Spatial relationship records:
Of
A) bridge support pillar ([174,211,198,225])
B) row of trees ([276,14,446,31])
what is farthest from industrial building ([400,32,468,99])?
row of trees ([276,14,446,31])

- **CHALLENGE**
Edit all of the rows above by replacing "industrial building" with "factory building" wherever it occurs, and leave everything else unchanged.

- **EXPECTED ANSWER**
Of
A) bridge support pillar ([174,211,198,225])
B) row of trees ([276,14,446,31])
what is farthest from factory building ([400,32,468,99])?
row of trees ([276,14,446,31])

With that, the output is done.